▶ [The task] Take the line that contains "Which is furthest from the camera of" as the first line and the last line of the material below as the final one; reproduce exactly the lines between, inclusive.
***** Data shown
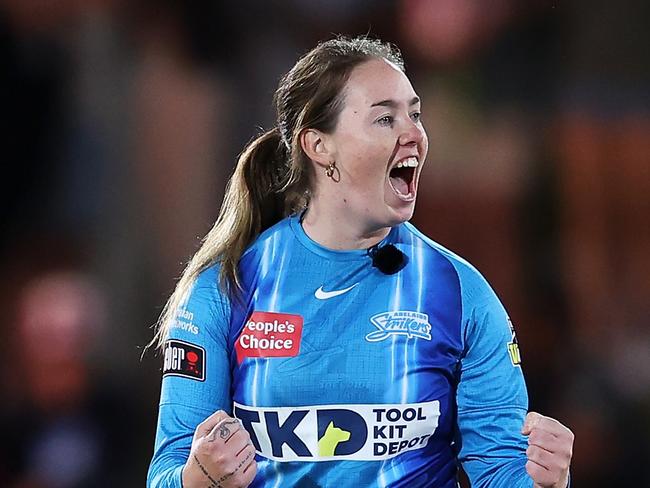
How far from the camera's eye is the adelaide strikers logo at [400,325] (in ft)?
5.76

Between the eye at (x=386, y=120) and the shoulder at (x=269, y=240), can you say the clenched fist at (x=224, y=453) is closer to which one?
the shoulder at (x=269, y=240)

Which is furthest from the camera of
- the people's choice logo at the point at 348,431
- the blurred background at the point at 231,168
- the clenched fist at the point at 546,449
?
the blurred background at the point at 231,168

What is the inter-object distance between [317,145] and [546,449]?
2.34 ft

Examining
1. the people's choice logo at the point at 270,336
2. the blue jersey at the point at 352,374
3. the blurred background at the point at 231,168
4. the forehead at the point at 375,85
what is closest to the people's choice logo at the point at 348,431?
the blue jersey at the point at 352,374

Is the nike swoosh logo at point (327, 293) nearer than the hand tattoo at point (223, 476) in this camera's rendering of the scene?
No

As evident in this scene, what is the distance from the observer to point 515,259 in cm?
355

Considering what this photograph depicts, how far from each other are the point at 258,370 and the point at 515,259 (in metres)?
1.97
**********
▶ [Expected output]
Which is furthest from the camera of
- the people's choice logo at the point at 348,431
- the blurred background at the point at 231,168
- the clenched fist at the point at 546,449
?
the blurred background at the point at 231,168

What is the inter-object distance between [317,145] and [546,449]?
2.34 ft

Examining
1. the people's choice logo at the point at 270,336
2. the blue jersey at the point at 352,374
3. the blurred background at the point at 231,168
4. the forehead at the point at 375,85
what is closest to the people's choice logo at the point at 348,431?
the blue jersey at the point at 352,374

Is the nike swoosh logo at point (327, 293) nearer than the hand tattoo at point (223, 476) in this camera's rendering of the scene?
No

As evident in this scene, what is the distance from the observer to point 515,259 in cm?
355

Considering what this photograph depicts, how far from each other are the point at 258,370 and the point at 515,259 (in metres)?
1.97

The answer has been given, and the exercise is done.